Among the calcifying organisms affected are certain types of phytoplankton that use sunlight to convert CO2 in the water into oxygen. Phytoplankton are also an important food source for zooplankton, which are larger plankton of an animal variety. If these organisms die, their bodies sink down in the water column together with the carbon they contain. This contributes to the oceanic surface water further absorbing CO2.
pH value as specifier of acidification
The pH value of an aqueous solution indicates whether it is basic or acidic. A pH value of 7 is neutral, i.e., the solution is neither acidic nor basic. Below a pH value of 7 is acidic; above is basic, or “alkaline”.

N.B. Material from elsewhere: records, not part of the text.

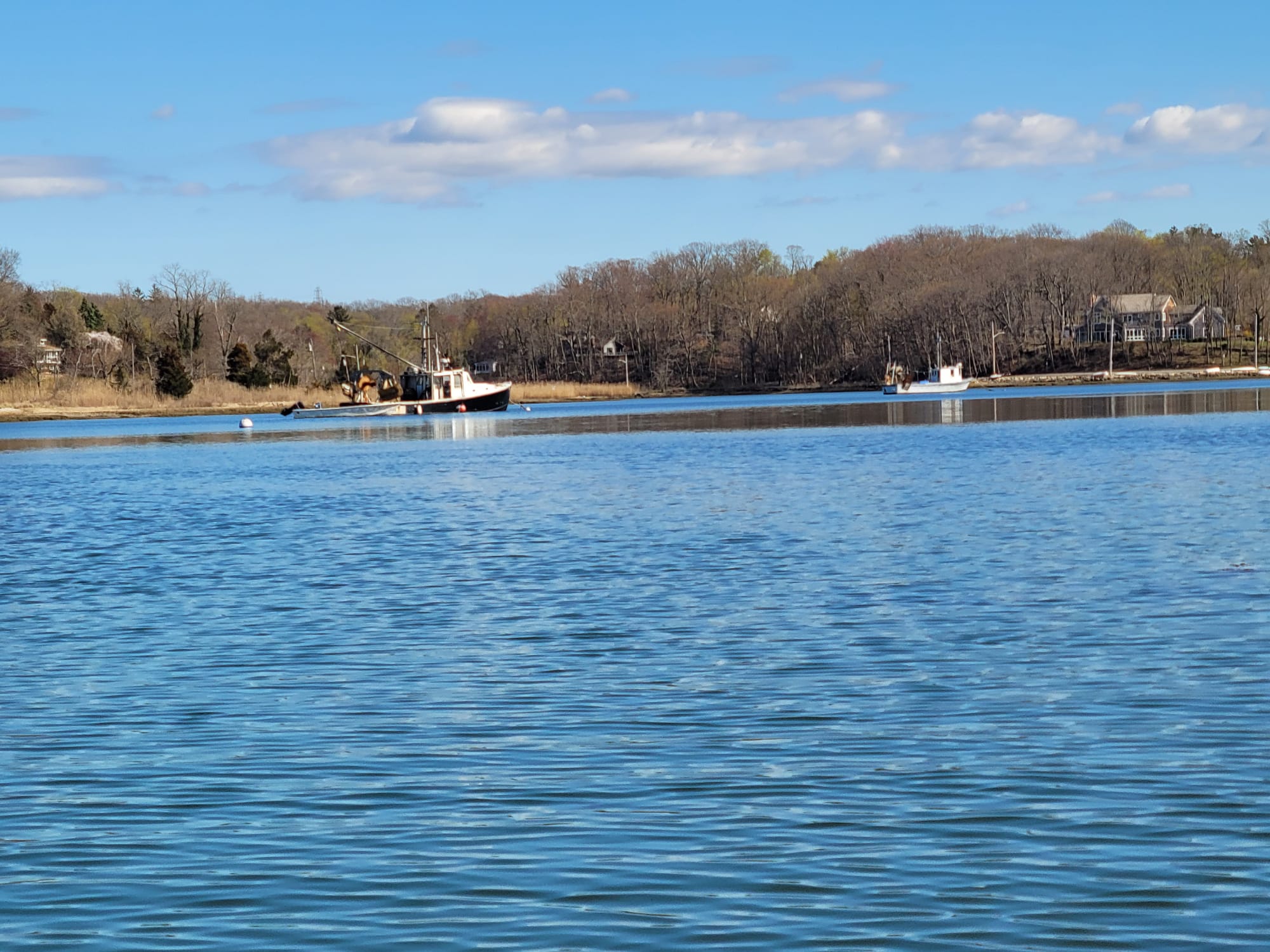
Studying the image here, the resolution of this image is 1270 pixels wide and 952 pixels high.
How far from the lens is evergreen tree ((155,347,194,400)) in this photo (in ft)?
442

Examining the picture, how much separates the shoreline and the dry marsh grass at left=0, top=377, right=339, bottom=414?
232 mm

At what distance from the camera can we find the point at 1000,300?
603 ft

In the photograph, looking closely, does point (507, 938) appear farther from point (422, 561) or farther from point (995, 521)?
point (995, 521)

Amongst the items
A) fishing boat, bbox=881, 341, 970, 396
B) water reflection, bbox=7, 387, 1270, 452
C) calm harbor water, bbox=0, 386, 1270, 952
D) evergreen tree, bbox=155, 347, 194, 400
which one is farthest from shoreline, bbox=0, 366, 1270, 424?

Prior to industrialization, seawater was slightly alkaline, with an average pH of 8.2. While still alkaline, the pH value has now declined to 8.1. That may not sound like a lot, but it is. The pH value scale is logarithmic, meaning it is mathematically compressed. Thus, the seemingly slight difference between a pH value of 8.1 and 8.2 means that oceanic surface water has become 26% more acidic due to human-induced emissions.
If carbon dioxide emissions are not reduced, the pH value could decline by another 0.3–0.4 through the year 2100, at which time the water would be 100–150% more acidic. The acidification effect is particularly strong at the poles, as cold water absorbs more CO2.
How to stay in the safe zone
The steps we can take to fight climate change will also help halt oceanic acidification.
Reducing our net emissions to zero will keep ocean pH from falling further so as to threaten marine life. A turnaround will be necessary in many areas of modern life, including electrical power generation, road and air traffic and home heating. One common thread is that fossil fuels must be abandoned in favor of renewable energy sources.
Excessive CO2: Same cause behind acidification and warming
If we are to avoid violating the planetary boundary through further acidification of the oceans, we must severely restrict CO2 emissions, such as by abandoning fossil fuels in favor of renewable energy sources where possible. Scientists involved in the Helmholtz Climate Initiative have estimated that roughly ten percent of emissions are unavoidable, thus requiring ‘negative emissions’ to balance out of the atmosphere. In addition to technological solutions, CO2-binding landscapes like forests, moors, seagrass meadows and mangrove thickets can help bring about so-called negative emissions. Furthermore, deforestation must be stopped to prevent carbon stored in forests and in the soil from being released in the form of CO2.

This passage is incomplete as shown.